Details: Russell was initially planning to close the deal to buy Forbes on Nov. 1. But several investors who had signed contracts confirming their participation in the deal, including Sun Group vice chair Shiv Khemka and others, didn't wire the money.
- Russell's lawyers sent emails to those parties saying he intends to pursue legal action against them for failing to fund the deal.
- Khemka, Axios has reported, had committed roughly $300 million to the bid initially, with around $100 million flowing through two of his daughters, who were born in the U.S. and live in New York.
- His role in the deal had been reduced over time to avoid regulatory scrutiny, but Russell was still trying to replace his capital with money from American investors to avoid any reputational headaches related to Sun Group's ties to Russia.
Between the lines: While Russell's camp had been trying to replace Khemka's capital for a while, they hadn't anticipated needing to replace the capital from other investors who also didn't wire the money, including Nikhil Sinha,
- Sinha, an American academic turned businessman based in Silicon Valley. was expected to put in roughly $200 million toward the bid, sources told Axios in June.
State of play: IWM granted Russell a two-week extension of the deal's deadline on Oct. 31. That extension allowed Russell's team to collect funds from investors who had previously verbally committed to participating in the deal.
- Representatives for Russell have said that Russell's bid is "substantially oversubscribed, with over $2 billion of demand" from mostly American investors.

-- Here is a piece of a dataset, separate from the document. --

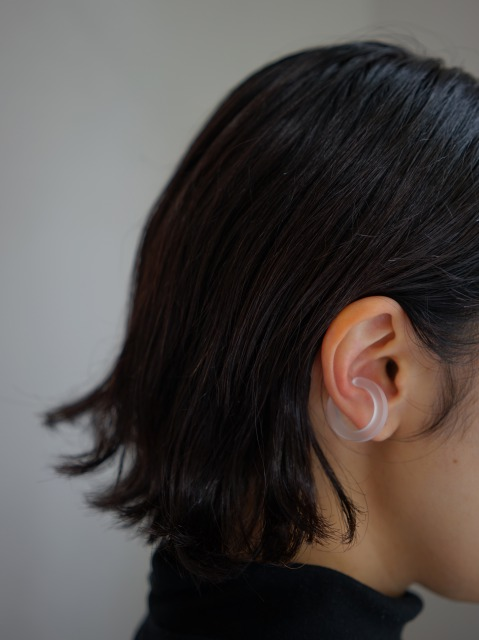 bubun / blank - HOOP [M] - earcuff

But "demand" didn't always mean that the funds were in hand.
- Sun Group, Sinha and IWM did not return a request for comment. Forbes did not comment. Representatives for Russell did not comment.
The big picture: The deal to buy Forbes has been riddled with drama.
- Forbes' majority owners have been trying to sell the asset privately for years, and Axios has reported about past conversations the company has had with companies like blockchain software firm Block.one and GSV, a Silicon Valley-based investment firm.
- In 2022, Forbes' majority owners explored taking the company public through a blank check merger. That deal ultimately fell through.
- Last winter, it was announced that an international consortium of investors was in exclusive talks to buy Forbes after its push to go public fell through. Axios reported that Sun Group was leading that bid.
- Russell was brought into the bid earlier this year after the consortium realized they couldn't gain regulatory approval for the takeover with Sun Group leading the deal.
What to watch: If the deal falls through, Russell and his investors will have to pay a $35 million breakup fee.